#### [Texto mostrado]
Escribir no es vivir (conclusión del pacto de suicidio)

Fin de la escritura por decreto

Hace un mes que firmé un pacto de suicidio. Dije que escribiría y publicaría un texto al día durante un año, o me suicidaría. Luego lo rebajé a cuatro a la semana. Y ni aun así. Y tan pronto. No he cumplido. Un mes. La última semana sin un solo texto.

He fracasado. Pues bueno. En otro proyecto más; pero no en todos los que he emprendido, viene bien recordarlo en estos momentos. La tentación es arrancarme pelos y avergonzarme en público. Vale, el acto de contrición lo dejamos implícito.

Y tampoco es para tanto: si tengo que suicidarme, pues me suicido.

¿O no? He tenido que poner en juego mi vida para darme cuenta de que la misma está por encima de la escritura. Decía más o menos en serio lo del suicidio cuando lo dije, el primer día. También, tranquilizaos, estaba por completo convencido de que completaría el reto y no tendría que suicidarme. Pero ahora tocaría, ¿lo haré? Quizá la acumulación de razones y párrafos que sigue llegue a una respuesta al final de este texto.

El error con los proyectos, error del que al menos yo nunca aprendo, es publicitarlos antes de que estén terminados, o siquiera en marcha. Ya ha pasado dos veces en esta web, primero en su formato original de plataforma para relatos de terror, y segundo en este intento de escribir como vivir, ¡menos mal que esta vez no prolongo la agonía!

En cierto sentido, es adecuado que esto suceda en www.borjavargas.com, porque refleja lo que es el Borja Vargas que está detrás. Es uno, un hombre (extraña palabra aplicada a uno mismo), que se mueve a bandazos y pasiones de escueta duración y, por el camino, consigue completar algunas pocas cosas que mantienen a flote su imagen pública de persona creativa y, para él mismo, su realidad como persona creativa.

#### [Objetivos]
1) Contesta estas preguntas sobre el texto mostrado:
(a) ¿Cuánto tiempo hace que el autor firmó el pacto?
(b) ¿A cuántos textos por semana rebajó su compromiso?
(c) ¿Qué formato tenía originalmente la web?
2) Convierte en una lista breve el párrafo del texto mostrado que empieza por «El error con los proyectos» y conserva sus datos principales.

#### [Material aportado]
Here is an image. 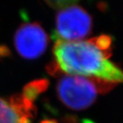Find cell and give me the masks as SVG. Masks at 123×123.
I'll return each instance as SVG.
<instances>
[{
	"label": "cell",
	"mask_w": 123,
	"mask_h": 123,
	"mask_svg": "<svg viewBox=\"0 0 123 123\" xmlns=\"http://www.w3.org/2000/svg\"><path fill=\"white\" fill-rule=\"evenodd\" d=\"M91 27V18L82 7L71 6L62 9L56 17L57 41H82L90 33Z\"/></svg>",
	"instance_id": "3957f363"
},
{
	"label": "cell",
	"mask_w": 123,
	"mask_h": 123,
	"mask_svg": "<svg viewBox=\"0 0 123 123\" xmlns=\"http://www.w3.org/2000/svg\"><path fill=\"white\" fill-rule=\"evenodd\" d=\"M117 84L94 78L66 75L57 83L59 100L68 108L82 111L90 107L100 94L109 92Z\"/></svg>",
	"instance_id": "7a4b0ae2"
},
{
	"label": "cell",
	"mask_w": 123,
	"mask_h": 123,
	"mask_svg": "<svg viewBox=\"0 0 123 123\" xmlns=\"http://www.w3.org/2000/svg\"><path fill=\"white\" fill-rule=\"evenodd\" d=\"M35 109L34 101L22 93L0 97V123H31Z\"/></svg>",
	"instance_id": "5b68a950"
},
{
	"label": "cell",
	"mask_w": 123,
	"mask_h": 123,
	"mask_svg": "<svg viewBox=\"0 0 123 123\" xmlns=\"http://www.w3.org/2000/svg\"><path fill=\"white\" fill-rule=\"evenodd\" d=\"M47 80H41L30 83L25 87L22 91V95L30 100L34 101L42 91H43L47 87Z\"/></svg>",
	"instance_id": "8992f818"
},
{
	"label": "cell",
	"mask_w": 123,
	"mask_h": 123,
	"mask_svg": "<svg viewBox=\"0 0 123 123\" xmlns=\"http://www.w3.org/2000/svg\"><path fill=\"white\" fill-rule=\"evenodd\" d=\"M49 6L54 9H65L74 5L78 0H45Z\"/></svg>",
	"instance_id": "52a82bcc"
},
{
	"label": "cell",
	"mask_w": 123,
	"mask_h": 123,
	"mask_svg": "<svg viewBox=\"0 0 123 123\" xmlns=\"http://www.w3.org/2000/svg\"><path fill=\"white\" fill-rule=\"evenodd\" d=\"M53 54V61L47 68L51 75H81L114 84L123 83V71L109 60V37L78 41H56Z\"/></svg>",
	"instance_id": "6da1fadb"
},
{
	"label": "cell",
	"mask_w": 123,
	"mask_h": 123,
	"mask_svg": "<svg viewBox=\"0 0 123 123\" xmlns=\"http://www.w3.org/2000/svg\"><path fill=\"white\" fill-rule=\"evenodd\" d=\"M47 44V34L37 23L23 24L15 33V49L20 56L26 59L38 58L44 53Z\"/></svg>",
	"instance_id": "277c9868"
}]
</instances>
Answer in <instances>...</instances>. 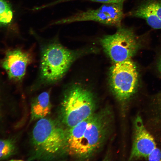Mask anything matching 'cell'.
Listing matches in <instances>:
<instances>
[{"mask_svg":"<svg viewBox=\"0 0 161 161\" xmlns=\"http://www.w3.org/2000/svg\"><path fill=\"white\" fill-rule=\"evenodd\" d=\"M15 145L10 139L0 140V160L10 156L15 150Z\"/></svg>","mask_w":161,"mask_h":161,"instance_id":"cell-13","label":"cell"},{"mask_svg":"<svg viewBox=\"0 0 161 161\" xmlns=\"http://www.w3.org/2000/svg\"><path fill=\"white\" fill-rule=\"evenodd\" d=\"M51 109L49 92L41 93L33 99L31 105V120H38L46 117Z\"/></svg>","mask_w":161,"mask_h":161,"instance_id":"cell-11","label":"cell"},{"mask_svg":"<svg viewBox=\"0 0 161 161\" xmlns=\"http://www.w3.org/2000/svg\"><path fill=\"white\" fill-rule=\"evenodd\" d=\"M31 135L34 150L41 156L51 157L66 148L67 132L51 119L38 120Z\"/></svg>","mask_w":161,"mask_h":161,"instance_id":"cell-4","label":"cell"},{"mask_svg":"<svg viewBox=\"0 0 161 161\" xmlns=\"http://www.w3.org/2000/svg\"><path fill=\"white\" fill-rule=\"evenodd\" d=\"M113 116L110 109L106 107L69 128L66 142L69 154L81 160L94 156L101 148L111 132Z\"/></svg>","mask_w":161,"mask_h":161,"instance_id":"cell-1","label":"cell"},{"mask_svg":"<svg viewBox=\"0 0 161 161\" xmlns=\"http://www.w3.org/2000/svg\"><path fill=\"white\" fill-rule=\"evenodd\" d=\"M153 3L156 13L161 21V0H154Z\"/></svg>","mask_w":161,"mask_h":161,"instance_id":"cell-16","label":"cell"},{"mask_svg":"<svg viewBox=\"0 0 161 161\" xmlns=\"http://www.w3.org/2000/svg\"><path fill=\"white\" fill-rule=\"evenodd\" d=\"M153 2L154 0H142L129 15L143 19L152 28L161 30V21L156 13Z\"/></svg>","mask_w":161,"mask_h":161,"instance_id":"cell-10","label":"cell"},{"mask_svg":"<svg viewBox=\"0 0 161 161\" xmlns=\"http://www.w3.org/2000/svg\"><path fill=\"white\" fill-rule=\"evenodd\" d=\"M13 16L10 4L5 0H0V25L10 23L12 20Z\"/></svg>","mask_w":161,"mask_h":161,"instance_id":"cell-12","label":"cell"},{"mask_svg":"<svg viewBox=\"0 0 161 161\" xmlns=\"http://www.w3.org/2000/svg\"><path fill=\"white\" fill-rule=\"evenodd\" d=\"M146 159L149 161H161V151L157 148H156Z\"/></svg>","mask_w":161,"mask_h":161,"instance_id":"cell-15","label":"cell"},{"mask_svg":"<svg viewBox=\"0 0 161 161\" xmlns=\"http://www.w3.org/2000/svg\"><path fill=\"white\" fill-rule=\"evenodd\" d=\"M77 56V53L58 42L43 47L41 53L40 79L43 84L54 83L65 75Z\"/></svg>","mask_w":161,"mask_h":161,"instance_id":"cell-2","label":"cell"},{"mask_svg":"<svg viewBox=\"0 0 161 161\" xmlns=\"http://www.w3.org/2000/svg\"><path fill=\"white\" fill-rule=\"evenodd\" d=\"M123 3L103 4L97 9H89L77 13L55 21L51 25L92 21L117 27L121 25L123 18Z\"/></svg>","mask_w":161,"mask_h":161,"instance_id":"cell-7","label":"cell"},{"mask_svg":"<svg viewBox=\"0 0 161 161\" xmlns=\"http://www.w3.org/2000/svg\"><path fill=\"white\" fill-rule=\"evenodd\" d=\"M138 73L131 59L114 63L109 72L111 88L117 99L126 101L135 92L138 83Z\"/></svg>","mask_w":161,"mask_h":161,"instance_id":"cell-6","label":"cell"},{"mask_svg":"<svg viewBox=\"0 0 161 161\" xmlns=\"http://www.w3.org/2000/svg\"><path fill=\"white\" fill-rule=\"evenodd\" d=\"M96 109L92 93L80 85H73L64 94L61 111L62 121L70 128L92 115Z\"/></svg>","mask_w":161,"mask_h":161,"instance_id":"cell-3","label":"cell"},{"mask_svg":"<svg viewBox=\"0 0 161 161\" xmlns=\"http://www.w3.org/2000/svg\"><path fill=\"white\" fill-rule=\"evenodd\" d=\"M133 140L129 160L146 159L157 147L154 139L145 127L139 116L134 122Z\"/></svg>","mask_w":161,"mask_h":161,"instance_id":"cell-8","label":"cell"},{"mask_svg":"<svg viewBox=\"0 0 161 161\" xmlns=\"http://www.w3.org/2000/svg\"><path fill=\"white\" fill-rule=\"evenodd\" d=\"M32 61L30 52L17 49L7 52L2 62V66L9 78L14 81L21 80L27 66Z\"/></svg>","mask_w":161,"mask_h":161,"instance_id":"cell-9","label":"cell"},{"mask_svg":"<svg viewBox=\"0 0 161 161\" xmlns=\"http://www.w3.org/2000/svg\"><path fill=\"white\" fill-rule=\"evenodd\" d=\"M157 66L158 70L161 74V54L158 59L157 61Z\"/></svg>","mask_w":161,"mask_h":161,"instance_id":"cell-17","label":"cell"},{"mask_svg":"<svg viewBox=\"0 0 161 161\" xmlns=\"http://www.w3.org/2000/svg\"><path fill=\"white\" fill-rule=\"evenodd\" d=\"M143 37L137 35L132 28L121 25L115 33L103 36L100 42L105 52L115 63L131 59Z\"/></svg>","mask_w":161,"mask_h":161,"instance_id":"cell-5","label":"cell"},{"mask_svg":"<svg viewBox=\"0 0 161 161\" xmlns=\"http://www.w3.org/2000/svg\"><path fill=\"white\" fill-rule=\"evenodd\" d=\"M76 0H59L53 2L54 4L62 2ZM93 1L98 2L103 4L118 3H124L125 0H87Z\"/></svg>","mask_w":161,"mask_h":161,"instance_id":"cell-14","label":"cell"}]
</instances>
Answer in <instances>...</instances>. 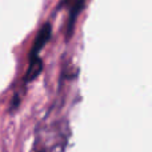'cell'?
<instances>
[{
	"instance_id": "obj_1",
	"label": "cell",
	"mask_w": 152,
	"mask_h": 152,
	"mask_svg": "<svg viewBox=\"0 0 152 152\" xmlns=\"http://www.w3.org/2000/svg\"><path fill=\"white\" fill-rule=\"evenodd\" d=\"M51 34H52V26H51L50 23L43 24V27L39 29L36 37H35L31 51H29V61L39 58L40 51L44 48V45L47 44L48 40L51 39Z\"/></svg>"
},
{
	"instance_id": "obj_2",
	"label": "cell",
	"mask_w": 152,
	"mask_h": 152,
	"mask_svg": "<svg viewBox=\"0 0 152 152\" xmlns=\"http://www.w3.org/2000/svg\"><path fill=\"white\" fill-rule=\"evenodd\" d=\"M42 69H43V61L40 58L29 61L28 69H27L26 76H24V84H28V83H31V81H34L35 79L39 76L40 72H42Z\"/></svg>"
},
{
	"instance_id": "obj_3",
	"label": "cell",
	"mask_w": 152,
	"mask_h": 152,
	"mask_svg": "<svg viewBox=\"0 0 152 152\" xmlns=\"http://www.w3.org/2000/svg\"><path fill=\"white\" fill-rule=\"evenodd\" d=\"M75 0H63V3L60 4V7H64V5H68V4H71V3H74Z\"/></svg>"
}]
</instances>
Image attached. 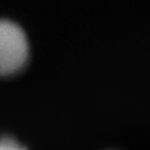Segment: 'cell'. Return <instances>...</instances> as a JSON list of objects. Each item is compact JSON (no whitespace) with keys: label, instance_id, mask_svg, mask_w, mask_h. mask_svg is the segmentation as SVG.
Wrapping results in <instances>:
<instances>
[{"label":"cell","instance_id":"obj_1","mask_svg":"<svg viewBox=\"0 0 150 150\" xmlns=\"http://www.w3.org/2000/svg\"><path fill=\"white\" fill-rule=\"evenodd\" d=\"M26 36L16 24L0 20V75L19 71L28 60Z\"/></svg>","mask_w":150,"mask_h":150},{"label":"cell","instance_id":"obj_2","mask_svg":"<svg viewBox=\"0 0 150 150\" xmlns=\"http://www.w3.org/2000/svg\"><path fill=\"white\" fill-rule=\"evenodd\" d=\"M0 150H26L11 138H0Z\"/></svg>","mask_w":150,"mask_h":150}]
</instances>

#### [Soluciones]
1)
(a) Un mes.
(b) A cuatro.
(c) Era una plataforma para relatos de terror.

2)
- El error es publicitar los proyectos antes de terminarlos, o incluso antes de ponerlos en marcha. El autor dice que nunca aprende de él.
- Ha ocurrido dos veces en esta web: primero en su formato original de plataforma para relatos de terror y después en el intento de escribir como vivir.
- Esta vez, al menos, no se prolonga la agonía.